Hello and warmest wishes from Iowa! It was very cold last night – 3 degrees. After a week of intense training at work, it was time for a break. My brain was hurting. But things are going pretty well so far – reason enough to go for a short van trip to celebrate. It was about time to get the “V.T. Cruiser” (a friend’s nickname for the van) out for a spin.
This little excursion was to Mount Pleasant, 74 miles south of the home base in Cedar Rapids. When people think of Mount Pleasant, they tend to think of three things: The Old Threshers Reunion (a fascinating yearly event celebrating the vintage farming life), the Amtrak terminal, and the local correctional facility.
There are many unique things about this town but one of the most unusual is the downtown itself. Like so many communities in Iowa, there is a traditional “town square” – but the courthouse is not in the center! The original court building (which was in the center of the square) was erected in 1839, the first such structure in the state of Iowa. It was torn down in 1872 and is now located elsewhere. There is a plaque marking the site of the first courthouse in Iowa.
Mount Pleasant has another distinction. Just to the southwest, in the neighboring community of Oakland Mills, is Butch’s River Rock Cafe, winner of the coveted award “Best Pork Tenderloin of 2013” according to the Iowa Pork Producers Association. That was the main reason for the visit!
Oakland Mills is a small settlement along the banks of the Skunk River, just outside of Mount Pleasant. I arrived fairly late – around 4:30 PM – and the sun was quickly sinking. Near the diner is a dam, camping area, picnic area, an old bridge, etc. It’s a comfortable, scenic place that I vowed to visit again next year. This picture was taken after dinner as I sat outside (shivering) and watching the darkness take over.
The breaded pork tenderloin at Butch’s was excellent and easily deserved the award it received. But Butch’s River Rock Cafe had something I did not expect – Gooseberry Pie!

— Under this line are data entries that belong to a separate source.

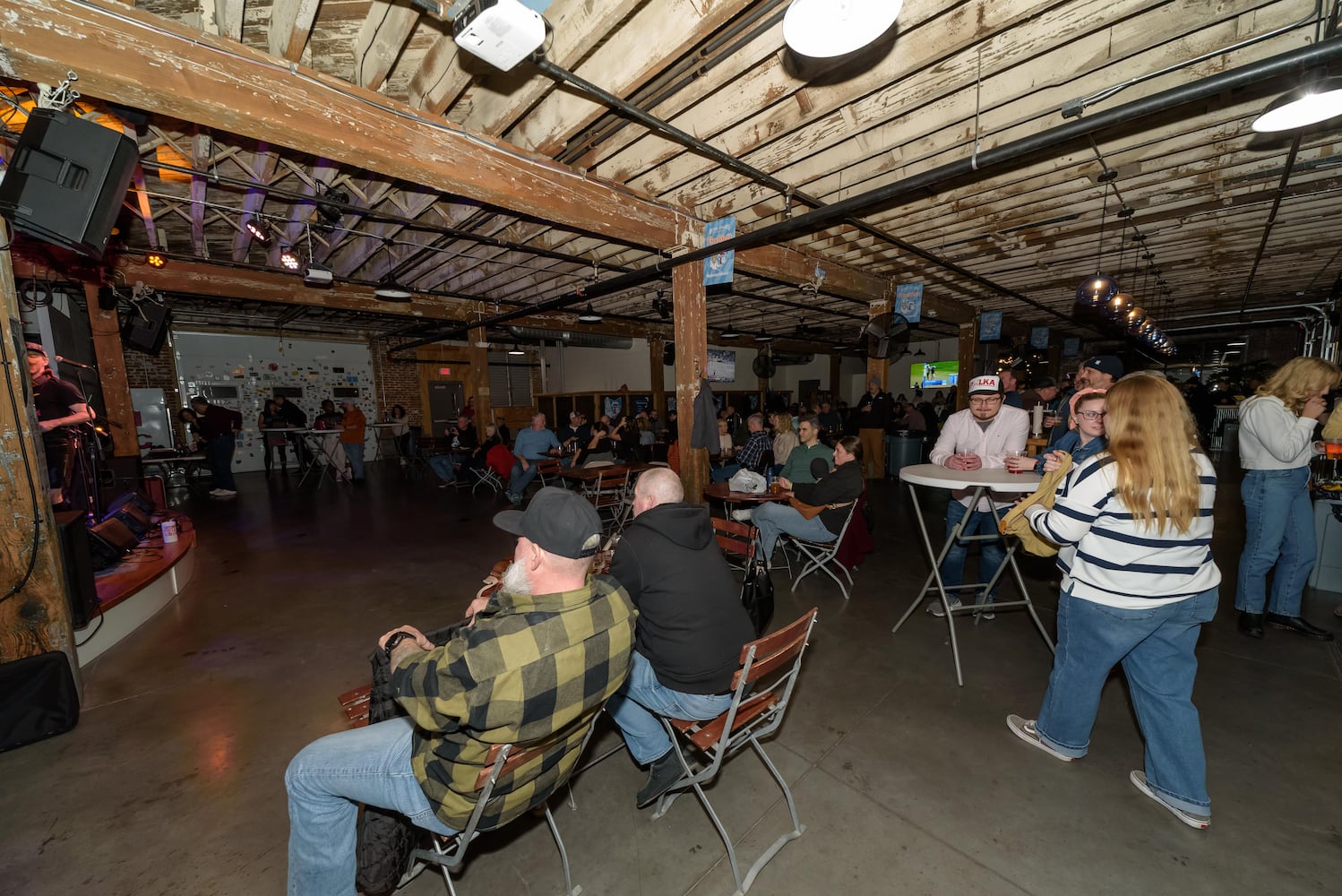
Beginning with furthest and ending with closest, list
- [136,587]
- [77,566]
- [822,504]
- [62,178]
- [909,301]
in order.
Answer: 1. [909,301]
2. [822,504]
3. [136,587]
4. [77,566]
5. [62,178]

I am sure there are folks who have never had gooseberries before, so here is a picture. Gooseberries are difficult to find ripe. Unripened, they can be like a sour grape. For that reason it’s normal to “sugar them up” a little bit when baking. The pie was to die for. Sorry for talking about food so much but this Iowa boy loves “home cooking” and they don’t have gooseberry pie at the big chain restaurants. 😀
Full of food, it was time to leave town and look for some camping. North of Mount Pleasant (on the way back toward Cedar Rapids) is the town of Ainsworth and a clean, comfortable spot called Marr Park. Camping with electricity runs $16 – not bad if you don’t mind not having water or a bathroom at this time of the year. For a night when the temperature was plummeting, electricity was a good thing!
The van stayed toasty all night – I had the ceramic heater on high. The only problem was that I dozed off. The outside low temp was approximately 3 degrees but the van was over 80 degrees inside most of the time. At one point the inside temp hit 89 degrees – too bad there wasn’t room to do some hot yoga!

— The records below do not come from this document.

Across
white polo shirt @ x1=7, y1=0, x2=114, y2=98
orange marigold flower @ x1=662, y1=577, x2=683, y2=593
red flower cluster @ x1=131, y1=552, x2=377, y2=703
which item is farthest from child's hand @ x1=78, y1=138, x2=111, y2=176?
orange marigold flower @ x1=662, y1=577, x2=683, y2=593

On Sunday morning, I drove back to Cedar Rapids. Passing by the town of Riverside (the “future birthplace of Captain James T. Kirk”), I noticed what I think is a new welcome sign.
I liked the new sign! Then some bad news came. While motoring north, the nursing home called and said Dad is not feeling well. This time his breathing is labored and even with oxygen it is still difficult to breathe. He’s slowly fading from us and has said he’s “ready to go to Heaven”. It’s tough but Sis and I are grateful to have some more time with him. Each day is special!

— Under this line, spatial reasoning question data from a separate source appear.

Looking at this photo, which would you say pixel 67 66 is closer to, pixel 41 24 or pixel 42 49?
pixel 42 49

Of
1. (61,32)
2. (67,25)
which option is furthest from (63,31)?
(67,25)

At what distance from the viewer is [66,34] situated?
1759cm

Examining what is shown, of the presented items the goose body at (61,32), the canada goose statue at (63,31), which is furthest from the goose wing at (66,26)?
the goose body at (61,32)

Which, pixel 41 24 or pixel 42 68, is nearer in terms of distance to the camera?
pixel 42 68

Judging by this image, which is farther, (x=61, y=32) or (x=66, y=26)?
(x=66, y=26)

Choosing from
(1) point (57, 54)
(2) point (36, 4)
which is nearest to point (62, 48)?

I paused in Iowa City to get Dad some cookies (and myself some crab rangoons and spring rolls) from the Iowa City Winter Farmer’s Market which is held inside at the local fairgrounds. It is exciting to have access to produce, crafts, and homemade goodies all year ’round.
After returning to Cedar Rapids, Dad and I talked about the Oakland Mills pork tenderloin sandwich and his eyes lit up. Years ago he had worked in a restaurant. Growing up, I remember that breaded pork chops and pork tenderloin sandwiches were things our family enjoyed often. I will be making some tenderloins this week and promised to bring one to Dad.
It’s about time to wind up this post. There are plenty of tasks to accomplish before returning to work tomorrow. While the trip was another quickie, it was still fun to get some fresh air.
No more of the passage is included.